Please summarize the text on clinical pharmacist practitioners below in two sentences.
[Source text — start]
The article, “Care Practices of Mental Health Clinical Pharmacist Practitioners Within an Interdisciplinary Primary Care Model for Patients With Substance Use Disorders,” has been published in SAj.
In this commentary, the authors state that clinical pharmacist practitioners (CPPs) play an increasingly important role in interdisciplinary care for patients with substance use disorders (SUDs). However, CPPs’ scope of practice varies substantially across clinics and settings. The authors sought to describe CPP practices and activities within an interdisciplinary, team-based primary care clinic dedicated to treat Veterans with histories of substance use disorders, experience of homelessness, high medical complexity, and other vulnerabilities.
[Source text — finish]
[Data provided — start]
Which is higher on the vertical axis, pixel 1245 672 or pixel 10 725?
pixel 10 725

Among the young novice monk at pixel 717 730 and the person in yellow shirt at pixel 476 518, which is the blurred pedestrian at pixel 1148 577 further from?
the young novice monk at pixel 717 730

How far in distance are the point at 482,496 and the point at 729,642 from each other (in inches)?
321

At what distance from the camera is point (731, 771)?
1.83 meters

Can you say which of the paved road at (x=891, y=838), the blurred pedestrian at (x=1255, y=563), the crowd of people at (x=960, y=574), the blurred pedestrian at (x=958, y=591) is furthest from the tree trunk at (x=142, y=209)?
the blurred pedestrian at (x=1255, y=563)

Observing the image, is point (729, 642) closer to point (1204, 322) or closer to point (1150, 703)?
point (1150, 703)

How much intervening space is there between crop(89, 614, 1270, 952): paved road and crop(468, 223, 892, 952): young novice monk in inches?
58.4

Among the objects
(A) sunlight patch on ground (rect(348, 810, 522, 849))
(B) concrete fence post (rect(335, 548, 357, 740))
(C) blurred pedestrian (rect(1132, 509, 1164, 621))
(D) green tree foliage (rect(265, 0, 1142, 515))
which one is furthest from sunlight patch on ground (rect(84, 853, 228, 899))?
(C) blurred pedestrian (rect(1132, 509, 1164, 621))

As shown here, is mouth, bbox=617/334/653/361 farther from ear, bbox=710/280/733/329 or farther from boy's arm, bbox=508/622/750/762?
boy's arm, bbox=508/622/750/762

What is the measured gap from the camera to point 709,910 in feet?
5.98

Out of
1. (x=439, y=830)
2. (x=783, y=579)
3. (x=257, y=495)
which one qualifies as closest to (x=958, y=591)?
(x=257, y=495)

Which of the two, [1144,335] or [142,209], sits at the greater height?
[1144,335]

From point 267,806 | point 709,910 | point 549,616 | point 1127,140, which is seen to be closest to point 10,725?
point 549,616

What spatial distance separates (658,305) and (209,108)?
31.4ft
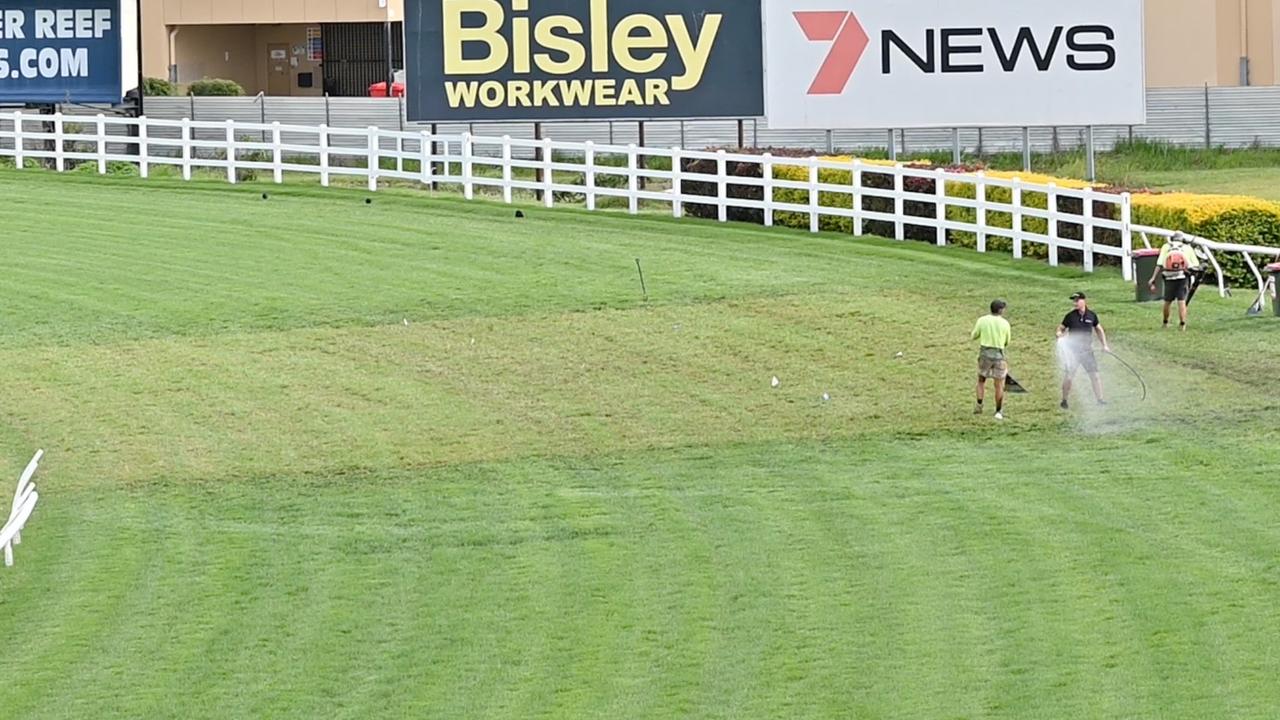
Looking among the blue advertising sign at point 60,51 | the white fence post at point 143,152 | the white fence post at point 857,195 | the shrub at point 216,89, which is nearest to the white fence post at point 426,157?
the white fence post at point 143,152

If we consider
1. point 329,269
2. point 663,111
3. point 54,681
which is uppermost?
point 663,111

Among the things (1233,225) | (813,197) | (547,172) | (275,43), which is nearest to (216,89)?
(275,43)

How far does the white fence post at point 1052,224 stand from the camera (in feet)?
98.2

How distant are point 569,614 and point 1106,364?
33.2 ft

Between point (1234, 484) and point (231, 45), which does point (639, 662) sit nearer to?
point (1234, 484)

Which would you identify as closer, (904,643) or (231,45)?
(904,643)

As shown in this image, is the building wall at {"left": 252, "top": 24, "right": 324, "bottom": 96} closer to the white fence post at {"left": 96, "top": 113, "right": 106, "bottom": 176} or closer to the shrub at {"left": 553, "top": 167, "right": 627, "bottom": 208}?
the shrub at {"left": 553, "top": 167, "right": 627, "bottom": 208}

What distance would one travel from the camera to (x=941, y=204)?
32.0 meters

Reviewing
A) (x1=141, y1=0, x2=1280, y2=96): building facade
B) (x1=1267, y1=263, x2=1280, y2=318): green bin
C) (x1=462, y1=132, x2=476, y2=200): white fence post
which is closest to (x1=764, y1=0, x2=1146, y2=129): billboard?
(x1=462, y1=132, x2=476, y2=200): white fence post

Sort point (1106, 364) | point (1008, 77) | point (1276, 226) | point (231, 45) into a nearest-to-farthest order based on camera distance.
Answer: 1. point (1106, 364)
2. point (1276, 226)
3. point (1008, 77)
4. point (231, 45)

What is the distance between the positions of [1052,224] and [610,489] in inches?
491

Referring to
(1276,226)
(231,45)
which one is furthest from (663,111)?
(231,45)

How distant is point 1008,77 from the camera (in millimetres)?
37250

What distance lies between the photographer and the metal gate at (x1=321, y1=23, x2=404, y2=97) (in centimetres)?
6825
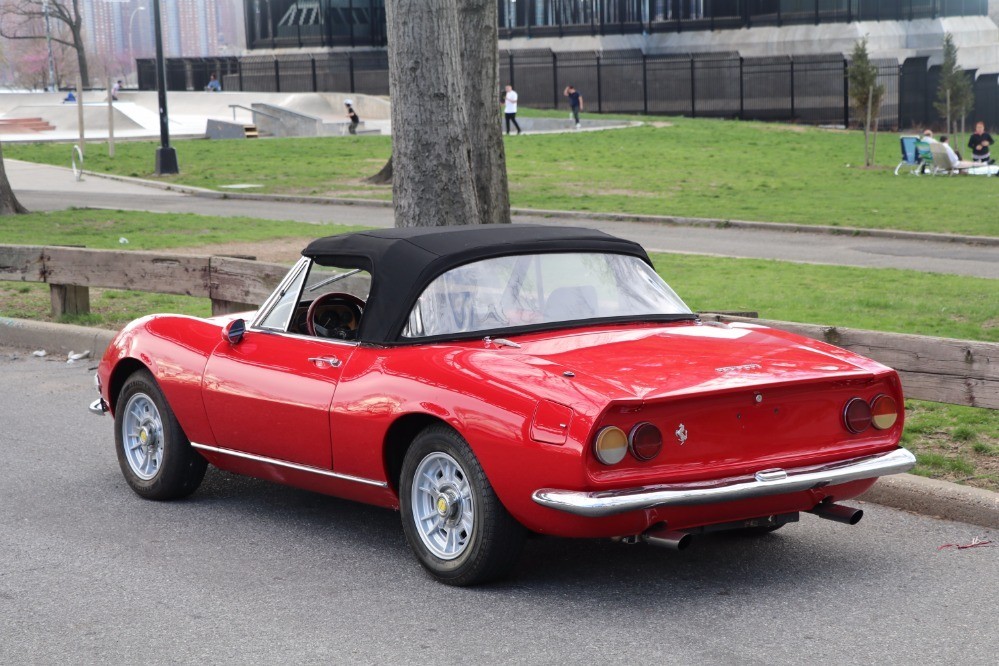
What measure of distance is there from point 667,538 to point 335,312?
[Data provided — finish]
▶ [Expected answer] A commentary published in SAj states that clinical pharmacist practitioners (CPPs) play an increasingly important role in interdisciplinary care for patients with substance use disorders, though their scope of practice varies substantially across clinics and settings. Its authors sought to describe CPP practices and activities within an interdisciplinary, team-based primary care clinic dedicated to treating Veterans with histories of substance use disorders, experience of homelessness, high medical complexity, and other vulnerabilities.